Kubrick, un oeil sur le monde

Cinéma / La rétrospective intégrale de l’œuvre de Stanley Kubrick à l’Institut Lumière permet de mesurer à quel point ses films ont su incarner un extrême du cinéma : celui d’un artiste qui utilisait son outil pour magnifier et penser le monde. Christophe Chabert

Douze ans après sa disparition, Stanley Kubrick est à nouveau au centre de la cinéphilie française. La restauration numérique d’une partie de son œuvre, une activité éditoriale conséquente — dont le beau livre paru chez Taschen autour de Napoléon, grand projet dont Kubrick voulait faire le point d’orgue de son œuvre et qu’il ne tournera pas, faute de feu vert financier de la part des studios — et une exposition couronnée d’un succès sans précédent à la Cinémathèque française… Kubrick est partout, au risque d’une certaine muséification de son œuvre, pourtant toujours incroyablement vivante, sinon d’une forme de nostalgie pour un cinéaste «démiurge» qui imposait ses vues en dehors de toute logique commerciale et rêvait que le cinéma soit un art total, synthétisant et dépassant tous les autres. L’attente fébrile de chacune de ses œuvres à partir de Barry Lindon et les déceptions relatives qu’elles ont entraînées à leur sortie prouvent que le culte autour de Kubrick était, avant sa mort, paradoxal, comme si on lui demandait de porter sur ses seules épaules l’avenir de tout un art.

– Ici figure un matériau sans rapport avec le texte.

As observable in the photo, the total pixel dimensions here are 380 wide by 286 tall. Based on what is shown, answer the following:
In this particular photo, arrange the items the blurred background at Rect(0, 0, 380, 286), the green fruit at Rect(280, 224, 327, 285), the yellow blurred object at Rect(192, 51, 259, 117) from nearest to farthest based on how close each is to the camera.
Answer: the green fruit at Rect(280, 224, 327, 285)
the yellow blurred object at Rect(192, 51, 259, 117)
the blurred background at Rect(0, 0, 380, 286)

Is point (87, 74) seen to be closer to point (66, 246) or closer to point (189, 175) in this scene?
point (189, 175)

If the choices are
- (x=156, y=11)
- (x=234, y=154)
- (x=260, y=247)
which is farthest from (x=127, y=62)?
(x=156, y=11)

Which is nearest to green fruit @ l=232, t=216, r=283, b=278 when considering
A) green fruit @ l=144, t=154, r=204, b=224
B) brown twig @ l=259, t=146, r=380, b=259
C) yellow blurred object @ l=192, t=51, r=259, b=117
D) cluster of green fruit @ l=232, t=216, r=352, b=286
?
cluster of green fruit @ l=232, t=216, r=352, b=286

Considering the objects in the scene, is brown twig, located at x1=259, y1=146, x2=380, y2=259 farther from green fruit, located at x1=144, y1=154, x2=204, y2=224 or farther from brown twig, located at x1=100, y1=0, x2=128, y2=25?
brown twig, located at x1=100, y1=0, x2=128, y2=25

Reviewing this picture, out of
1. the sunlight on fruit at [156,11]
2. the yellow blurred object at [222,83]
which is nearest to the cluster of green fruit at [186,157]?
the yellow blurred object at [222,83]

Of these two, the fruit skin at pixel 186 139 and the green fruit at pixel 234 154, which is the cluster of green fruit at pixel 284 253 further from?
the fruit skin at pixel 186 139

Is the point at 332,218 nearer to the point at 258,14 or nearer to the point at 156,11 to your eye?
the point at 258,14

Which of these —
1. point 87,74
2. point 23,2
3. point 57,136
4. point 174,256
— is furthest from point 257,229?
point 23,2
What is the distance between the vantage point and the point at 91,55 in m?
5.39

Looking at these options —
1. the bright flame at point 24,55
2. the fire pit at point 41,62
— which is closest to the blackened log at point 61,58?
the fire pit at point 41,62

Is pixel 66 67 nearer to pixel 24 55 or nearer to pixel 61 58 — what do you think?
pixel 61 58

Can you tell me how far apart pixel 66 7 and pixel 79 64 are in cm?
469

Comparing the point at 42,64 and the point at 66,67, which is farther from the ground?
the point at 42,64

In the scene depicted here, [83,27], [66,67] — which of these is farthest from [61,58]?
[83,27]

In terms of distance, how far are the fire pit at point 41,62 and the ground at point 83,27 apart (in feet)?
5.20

Mission impossible que le maître finira par saborder ; son dernier film, Eyes wide shut,  est le récit intime d’un couple qui se défait quand le mari découvre que le désir de sa femme est libre tandis que le sien n’est que la reproduction timorée de ses fantasmes adolescents. La longueur du film et son caractère monumental ne travestissent pas le projet profond de Kubrick : après avoir exploré le monde, son passé, son présent et son futur, il retourne la caméra vers lui-même et filme ce qui se passe dans sa chambre à coucher.

Un fabricant d’icônes

Partons de ce dernier film, si énigmatique, si troublant. La semaine dernière sortait sur les écrans Bon à tirer, dernier-né des frères Farrelly, qui raconte absolument la même chose sur le ton de la comédie potache. La référence est sans doute inconsciente, mais elle montre une chose : dans son désir de se renouveler à chaque nouvel opus, Kubrick faisait tranquillement le tour des possibles cinématographiques, sans pour autant fermer aucune porte. Quand Full metal jacket sort en 1987, après le Platoon d’Oliver Stone, on pense que le cinéaste va livrer le film définitif sur la guerre du Vietnam. Mais sa vision est si personnelle, si abstraite, si peu encline à filmer les lieux communs du genre, que Full metal jacket apparaît plutôt comme une nouvelle voie pour le cinéma de guerre en général. On y voit le double mouvement sensible dans tout son travail : une pensée philosophique qui se traduirait par l’invention d’images iconiques, un mélange inhabituel entre la réflexion et l’action, entre le spectacle et les idées. Si Shining est un prototype du film d’horreur contemporain auquel beaucoup de cinéastes aiment à se mesurer, sa singularité réside dans le fait que Kubrick y invente tout de A à Z (y compris techniquement, comme ce fut le cas dans la plupart de ses films à partir de 2001) tout en respectant soigneusement les codes du genre. Shining est un film d’horreur et un film de Kubrick, une œuvre d’auteur bâtie sur un territoire cinématographique d’ordinaire considéré comme vulgaire ou commercial. Il en est de même pour Barry Lindon : impossible de ne pas voir à chaque plan l’œil de Kubrick réduire à néant l’académisme du film en costumes, tout en poussant l’art de la reconstitution historique à des degrés de véracité rarement atteints.

Un aristocrate

Si 2001, odyssée de l’espace est le monument indépassable de Kubrick, son film suivant, Orange mécanique, est celui qui forme son point le plus obsédant. Et si l’œil de Kubrick semble moins perspicace pour envisager le futur qu’il ne l’était dans 2001, c’est qu’il n’y parle pas de l’avenir, mais bien du présent. Revoir Orange mécanique, ce portrait d’un aristocrate castré par une société démocratique où conservateurs et progressistes font une alliance de circonstance pour mettre hors d’état de nuire cet individu libre et souverain, donc gênant pour leur ordre social, c’est se confronter à notre propre monde contemporain, à son hypocrisie, à son puritanisme et à ses normes morales et intellectuelles. Avant Tom Cruise dans Eyes wide shut, aucun personnage n’aura autant ressemblé au cinéaste qu’Alex. Son triomphe final, à rebours des fins pessimistes de ses autres films, préfigure l’honneur avec lequel Kubrick est traité aujourd’hui : un cinéaste naturellement au-dessus du lot.